GIVEN RECORDS -

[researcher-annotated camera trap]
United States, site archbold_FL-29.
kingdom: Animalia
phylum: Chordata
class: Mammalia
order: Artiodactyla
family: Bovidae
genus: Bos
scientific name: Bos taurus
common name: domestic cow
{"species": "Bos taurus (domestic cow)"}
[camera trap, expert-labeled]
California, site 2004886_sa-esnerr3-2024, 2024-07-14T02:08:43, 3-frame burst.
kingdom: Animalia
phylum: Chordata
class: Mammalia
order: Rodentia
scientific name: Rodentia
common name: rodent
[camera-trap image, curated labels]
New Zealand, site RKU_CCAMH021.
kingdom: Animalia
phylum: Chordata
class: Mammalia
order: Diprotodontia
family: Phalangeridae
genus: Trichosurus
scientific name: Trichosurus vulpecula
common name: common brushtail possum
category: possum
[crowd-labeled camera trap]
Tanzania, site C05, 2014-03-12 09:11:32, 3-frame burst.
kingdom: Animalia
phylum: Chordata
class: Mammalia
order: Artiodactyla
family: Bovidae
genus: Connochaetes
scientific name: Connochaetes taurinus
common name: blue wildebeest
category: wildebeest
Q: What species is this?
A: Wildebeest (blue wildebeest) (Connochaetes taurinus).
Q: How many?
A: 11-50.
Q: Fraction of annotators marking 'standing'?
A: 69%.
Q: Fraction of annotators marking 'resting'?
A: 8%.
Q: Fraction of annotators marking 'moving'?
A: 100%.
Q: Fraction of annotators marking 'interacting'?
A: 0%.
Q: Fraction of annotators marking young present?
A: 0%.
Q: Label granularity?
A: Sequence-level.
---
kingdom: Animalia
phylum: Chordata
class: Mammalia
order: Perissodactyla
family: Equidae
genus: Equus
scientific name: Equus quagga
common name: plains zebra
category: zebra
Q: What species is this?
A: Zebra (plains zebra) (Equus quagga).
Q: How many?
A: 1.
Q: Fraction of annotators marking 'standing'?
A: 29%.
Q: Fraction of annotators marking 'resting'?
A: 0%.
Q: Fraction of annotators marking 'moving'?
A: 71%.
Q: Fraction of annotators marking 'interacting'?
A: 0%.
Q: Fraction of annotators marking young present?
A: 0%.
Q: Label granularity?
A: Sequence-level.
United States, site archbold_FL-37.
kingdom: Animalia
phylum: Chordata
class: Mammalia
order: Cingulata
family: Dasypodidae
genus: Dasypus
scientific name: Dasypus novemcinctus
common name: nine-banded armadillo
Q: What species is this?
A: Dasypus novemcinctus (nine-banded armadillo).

WORK REQUEST - A word-for-word repetition of the listing above is required.

SOLVED EXERCISE -
[researcher-annotated camera trap]
United States, site archbold_FL-29.
kingdom: Animalia
phylum: Chordata
class: Mammalia
order: Artiodactyla
family: Bovidae
genus: Bos
scientific name: Bos taurus
common name: domestic cow
{"species": "Bos taurus (domestic cow)"}
[camera trap, expert-labeled]
California, site 2004886_sa-esnerr3-2024, 2024-07-14T02:08:43, 3-frame burst.
kingdom: Animalia
phylum: Chordata
class: Mammalia
order: Rodentia
scientific name: Rodentia
common name: rodent
[camera-trap image, curated labels]
New Zealand, site RKU_CCAMH021.
kingdom: Animalia
phylum: Chordata
class: Mammalia
order: Diprotodontia
family: Phalangeridae
genus: Trichosurus
scientific name: Trichosurus vulpecula
common name: common brushtail possum
category: possum
[crowd-labeled camera trap]
Tanzania, site C05, 2014-03-12 09:11:32, 3-frame burst.
kingdom: Animalia
phylum: Chordata
class: Mammalia
order: Artiodactyla
family: Bovidae
genus: Connochaetes
scientific name: Connochaetes taurinus
common name: blue wildebeest
category: wildebeest
Q: What species is this?
A: Wildebeest (blue wildebeest) (Connochaetes taurinus).
Q: How many?
A: 11-50.
Q: Fraction of annotators marking 'standing'?
A: 69%.
Q: Fraction of annotators marking 'resting'?
A: 8%.
Q: Fraction of annotators marking 'moving'?
A: 100%.
Q: Fraction of annotators marking 'interacting'?
A: 0%.
Q: Fraction of annotators marking young present?
A: 0%.
Q: Label granularity?
A: Sequence-level.
---
kingdom: Animalia
phylum: Chordata
class: Mammalia
order: Perissodactyla
family: Equidae
genus: Equus
scientific name: Equus quagga
common name: plains zebra
category: zebra
Q: What species is this?
A: Zebra (plains zebra) (Equus quagga).
Q: How many?
A: 1.
Q: Fraction of annotators marking 'standing'?
A: 29%.
Q: Fraction of annotators marking 'resting'?
A: 0%.
Q: Fraction of annotators marking 'moving'?
A: 71%.
Q: Fraction of annotators marking 'interacting'?
A: 0%.
Q: Fraction of annotators marking young present?
A: 0%.
Q: Label granularity?
A: Sequence-level.
United States, site archbold_FL-37.
kingdom: Animalia
phylum: Chordata
class: Mammalia
order: Cingulata
family: Dasypodidae
genus: Dasypus
scientific name: Dasypus novemcinctus
common name: nine-banded armadillo
Q: What species is this?
A: Dasypus novemcinctus (nine-banded armadillo).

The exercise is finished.